How good is the Ford Focus ST on the track? This street car doesn’t even represent the ultimate Ford performance series. That would be the RS, a line that relegates STs to step-up status from standard models. Rumor is that Ford will bring the RS version of the current Focus to the U.S., to become the first Rally Sport model sold here.
Rather than wait for that to happen, I took the Focus ST to Grattan Raceway, in Western Michigan, to find out how well it handles proper track work.
I enjoy brisk, early morning drives to a track as much as the actual track, and my journey to Grattan did not disappoint. The Focus ST has so much grip and poise that the scenery on the back roads outside Ada, Michigan flashed by more quickly than would have been the case in many other road cars—even those far more powerful and expensive. The Focus’ confidence-inspiring brakes, rewarding gear changes, strong midrange power and impressive chassis damping combine to make it quick, easy and rewarding at its dynamic limits on a country road.
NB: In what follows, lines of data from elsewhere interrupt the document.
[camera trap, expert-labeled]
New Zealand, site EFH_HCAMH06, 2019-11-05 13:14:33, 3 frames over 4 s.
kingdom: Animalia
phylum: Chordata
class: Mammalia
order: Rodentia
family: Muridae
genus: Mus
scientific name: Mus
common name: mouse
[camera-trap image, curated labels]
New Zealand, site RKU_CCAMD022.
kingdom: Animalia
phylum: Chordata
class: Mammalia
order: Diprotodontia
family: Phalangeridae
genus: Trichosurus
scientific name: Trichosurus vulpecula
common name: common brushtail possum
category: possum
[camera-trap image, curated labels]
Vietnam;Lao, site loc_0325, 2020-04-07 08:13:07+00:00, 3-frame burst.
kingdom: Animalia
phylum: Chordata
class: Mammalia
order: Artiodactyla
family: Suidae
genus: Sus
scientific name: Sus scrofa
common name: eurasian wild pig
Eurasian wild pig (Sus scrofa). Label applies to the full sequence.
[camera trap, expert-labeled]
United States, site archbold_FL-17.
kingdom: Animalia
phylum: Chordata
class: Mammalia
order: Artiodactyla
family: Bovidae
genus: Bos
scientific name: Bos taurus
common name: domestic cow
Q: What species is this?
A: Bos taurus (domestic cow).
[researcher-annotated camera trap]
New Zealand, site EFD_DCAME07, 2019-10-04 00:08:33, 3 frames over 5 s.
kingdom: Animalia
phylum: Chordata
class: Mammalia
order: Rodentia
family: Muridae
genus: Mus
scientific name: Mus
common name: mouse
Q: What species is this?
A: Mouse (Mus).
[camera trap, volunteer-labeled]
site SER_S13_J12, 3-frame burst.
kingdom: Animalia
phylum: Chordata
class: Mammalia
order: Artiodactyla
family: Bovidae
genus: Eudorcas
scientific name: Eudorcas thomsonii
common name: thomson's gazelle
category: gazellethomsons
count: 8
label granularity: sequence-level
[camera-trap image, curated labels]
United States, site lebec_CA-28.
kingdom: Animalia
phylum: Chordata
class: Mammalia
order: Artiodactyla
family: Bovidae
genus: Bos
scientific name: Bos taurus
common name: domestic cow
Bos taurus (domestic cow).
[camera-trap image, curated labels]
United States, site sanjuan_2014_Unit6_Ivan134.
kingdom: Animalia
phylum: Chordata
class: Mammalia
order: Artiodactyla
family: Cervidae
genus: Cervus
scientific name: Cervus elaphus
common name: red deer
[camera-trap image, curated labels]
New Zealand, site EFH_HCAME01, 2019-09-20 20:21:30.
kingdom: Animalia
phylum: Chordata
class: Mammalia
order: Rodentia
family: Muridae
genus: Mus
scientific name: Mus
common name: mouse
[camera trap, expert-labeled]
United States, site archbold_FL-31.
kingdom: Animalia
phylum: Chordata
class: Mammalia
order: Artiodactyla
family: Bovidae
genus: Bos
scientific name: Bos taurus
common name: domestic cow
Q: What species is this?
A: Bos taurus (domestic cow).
It was impressive on the race circuit, as well. There is a surprising lack of understeer in the ST, especially for a front-wheel drive road car. It has a ton of front-end grip and its ability to rotate—even oversteer—is rare in car that puts its power solely to the front axle. Sure, you need to respect your throttle applications in the low-speed corners and the quick steering doesn’t communicate much of what the front wheels are doing, but the Focus had a few owners of more pedigreed cars wondering how a Ford hatchback passed them at Grattan.
The brakes were a letdown though, having to work double-time on the track, both slowing the car and controlling its wheelspin via the electronic limited-slip differential. The track was damp for my first session, and the brakes struggled to control wheelspin, which extended well into third gear. This caused severe fade, and I had to circulate the track slowly after my run as smoke billowed from the front binders.
Later sessions were dry but the more favorable conditions didn’t help much. A fast, six-lap session ended with a soft pedal and smoking brakes once again. The engine gave full power for a few laps, then it felt like the ECU was dialing back turbo boost and engine timing. I no longer felt the ST’s strong pull down the front straight, and my speeds were slower before braking later in the run. The Focus ST lacks the stamina necessary for extended track work.
We also had the Automobile Magazine Four Seasons Subaru BRZ at the track. While the rear-drive coupe doesn’t have the punch of the Focus—it gives up a mammoth 119 lb-ft of torque to the Ford—it feels far more at home, especially on extended runs. We didn’t run comparison laps with timing gear but I have little doubt that the Ford could post a slightly faster time than the BRZ. Still, the Subaru would likely win the race over a longer stint, especially at a challenging, twisting track like Grattan.
My Grattan track day revealed a lot about the Focus ST. The journey to and from the track reminded me that the Ford carries the rare, key characteristics that make it a great automobile on the right road. It’s fast and rewarding on smooth back roads. Its shortcomings on the track are acceptable, considering the ST’s price point and intended audience. What’s more, the planned Focus RS will no doubt come with a mechanical limited slip differential and upgraded brakes and cooling, befitting proper circuit work. Let’s hope it also comes with more comfortable Recaro seats, a more cohesive interior design and that it loses the ghastly MyFordTouch system.